In WOII werd de avondklok, ook wel spertijd genoemd, ingesteld door de Duitsers. De bezetter wilde hiermee verzet en sabotage door Nederlanders de kop indrukken en nachtelijke bombardementen door de geallieerden bemoeilijken. “Ik ben toen nooit tijdens de avondklok naar buiten gegaan en mijn moeder en zusje ook niet. Dat lieten we wel uit ons hoofd! Overal stonden militairen, en daar was ik me zo jong als ik was heel erg van bewust. Wij zaten zelfs met de ramen afgeplakt, want er was ook een verduisteringsplicht. Er mocht geen licht zichtbaar zijn om het navigeren en bombarderen voor geallieerde vliegtuigen moeilijker te maken. Nu met de coronamaatregelen loop je bij het overtreden van de avondklok geen gevaar, maar je riskeert wel een boete. Ik snap best dat mensen de avondklok te ver vinden gaan, als ik jonger was zou ik vast ook sceptisch zijn. Maar ik houd me er wel aan. Ook ik wil mijn leven terug en juist daarom volg ik de maatregelen op.”

Verzet

“Ik woon en werk aan de Herengracht en zat maandag 25 januari eerste rang tijdens het protestbrandje bij de Zwaantjesbrug. De volgende avond zag ik de brandweer uitrukken naar de Julianastraat, waar een auto in de fik was gestoken. Het maakt me boos. Ik snap dat mensen deze situatie moeilijk vinden, maar tel je zegeningen. Binnen is het warm, wij moesten kolen pikken. We kunnen nu genieten van televisie, films en muziek, ik lag toen bij mijn moeder in bed doodsangsten uit te staan tijdens het zoveelste luchtalarm.
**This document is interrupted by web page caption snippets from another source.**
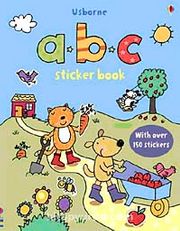 ABC Sticker Book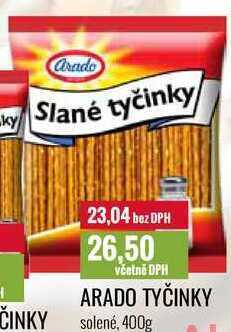 Ratio Arado tyčinky, 400 g nabídka
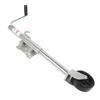 Trailer Jack 1200lbs Capacity Adjustable Rugged Reliable Swivel Trailer Jack with 6 Inch Nylon Wheel For ATV UTV RVs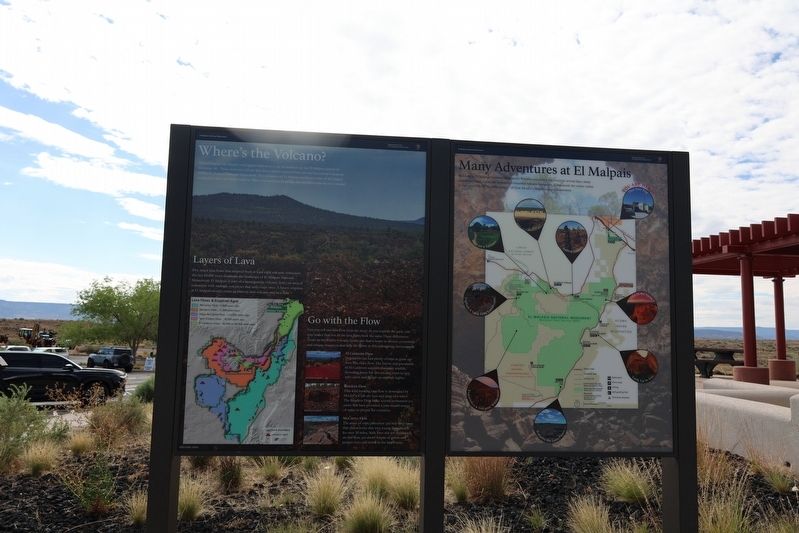 Where's the Volcano? Marker image. Click for full size.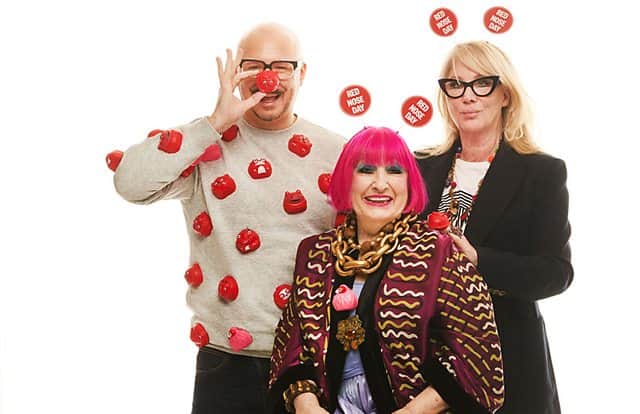 Dame Zandra Rhodes will be a guest judge alongside  regulars Val Garland and Dominic Skinner.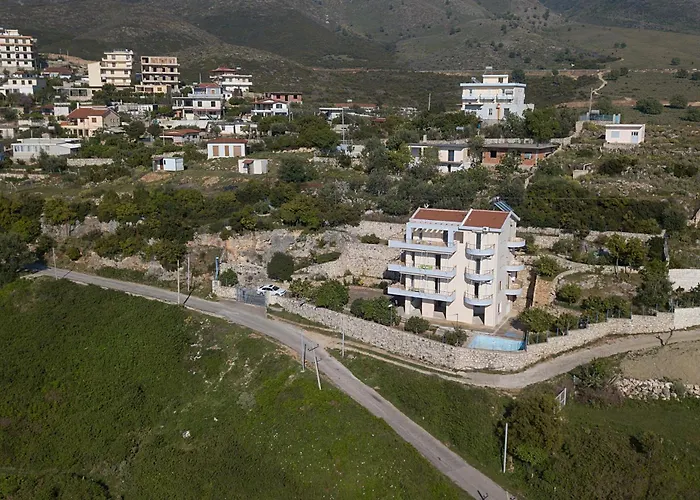 Merkuri - 3-storey With Sea View Vlorë
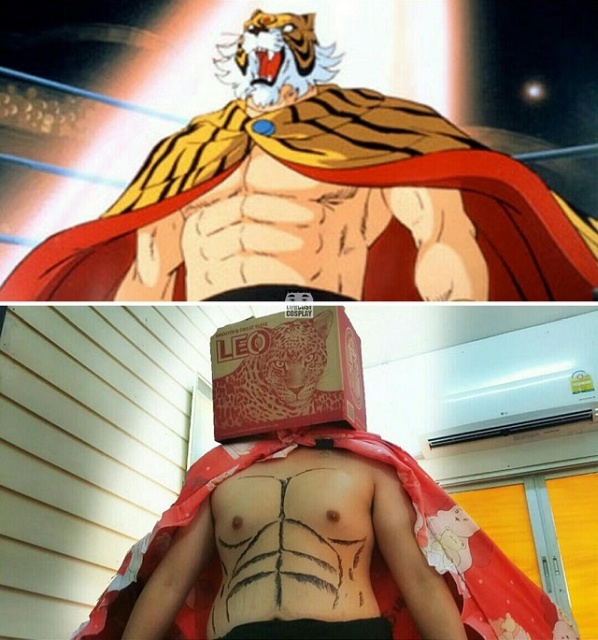 Hilarious Cheap Cosplay (25 pics)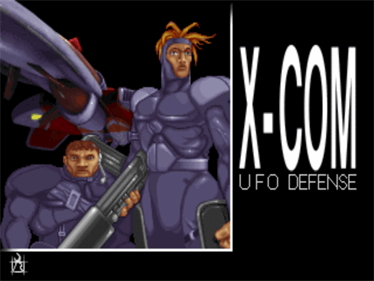 X-COM: UFO Defense - Screenshot - Game Title Image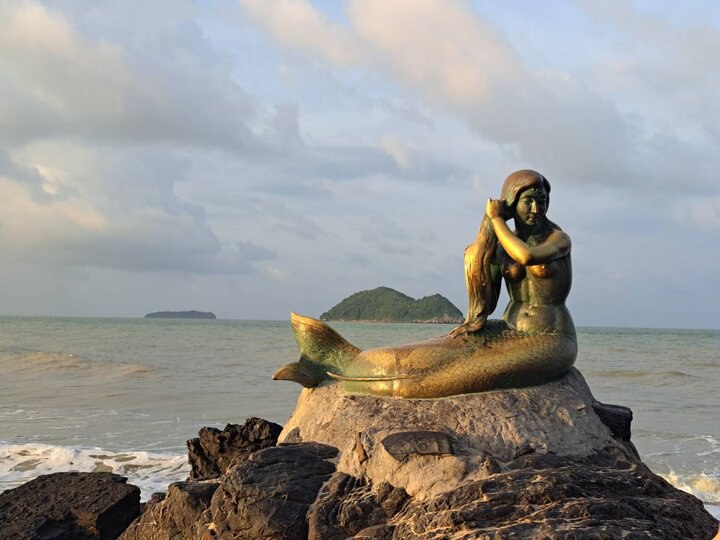 美人魚的大海﹏﹏坐落【泰國宋卡府】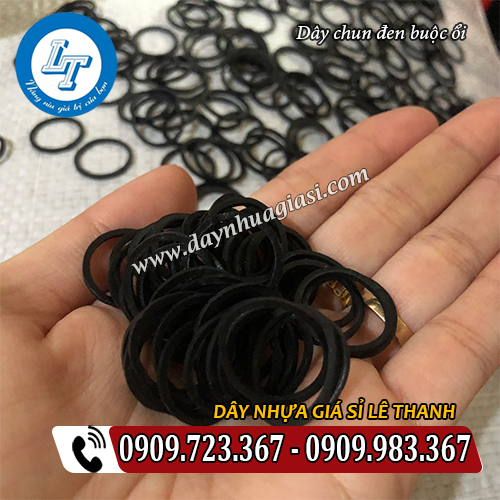dây chun đen buộc ổi đường kính 12mm dây chun đen buộc ổi đường kính 12mm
De supermarkt bezorgt kratten vol overvloed aan huis, wij aten waterige koolsoep en waren dolgelukkig met de voedselhulp die aan het einde van de oorlog kwam. Nog steeds als ik een Dakota hoor overvliegen, denk ik daaraan terug.”

Scholen dicht

In WOII moesten naast de avondklok ook de ramen worden afgeplakt

Thomas zat net op de lagere school toen de bezetter zijn school vorderde. Van thuisonderwijs of onderwijs op afstand was geen sprake. In plaats daarvan speelde hij buiten met kinderen uit de buurt. "Je kon elkaar soms amper verstaan door het gedreun van de vliegtuigen. Juist op mooie heldere dagen was dat het ergst. Het vliegveld van Hilversum was door de Luftwaffe overgenomen. Ik heb ook weleens een vliegtuig zien neerstorten. Het klinkt gruwelijk, maar we vonden eens menselijke resten op straat. Die hebben we toen begraven.” Na enige tijd kon Thomas terecht op een andere school in de Violenstraat: "Ik weet niet of ik toen een achterstand had. Ik denk dat dat wel meeviel. Het lijkt me stug dat als je een paar maanden of een jaar geen onderwijs krijgt, je dan iets mist waar je leven vanaf hangt. Mijn carrière is er niet minder om geweest in ieder geval.”

Bezoekregels

"Ik durf best te zeggen dat ik nu eenzaam ben, ook omdat mijn vrouw Tonny overleden is en ik alleen woon. Ik heb het geluk dat ik mijn atelier heb, waar ik nog volop geniet van kunst en muziek maken. Door mijn leeftijd wordt mijn hand wat onvaster, maar dat los ik op door op grote doeken te werken en nieuwe stijlen en technieken uit te proberen. Mijn dochters komen geregeld langs en nemen dan boodschappen mee en laatst kwam een goede vriendin op visite. Dat je slechts één iemand thuis mag ontvangen, is niet leuk. Maar tijdens de oorlog was het ook geen zoete inval. Invallen had je daarentegen wel. Wij hadden een onderduiker. Als er een razzia kwam, verstopte een buurjongen zich bij ons in de kelder. Wij hadden een luik in de keuken, bij een luchtalarm zaten we daar zelf ook wel. Eens hadden ze die buurjongen bijna. Maar de soldaten die aan de deur kwamen, waren geraakt toen mijn moeder hun vertelde dat er geen man des huizes meer was. Daar waren ze gek genoeg gevoelig voor en ze lieten ons daarna met rust.”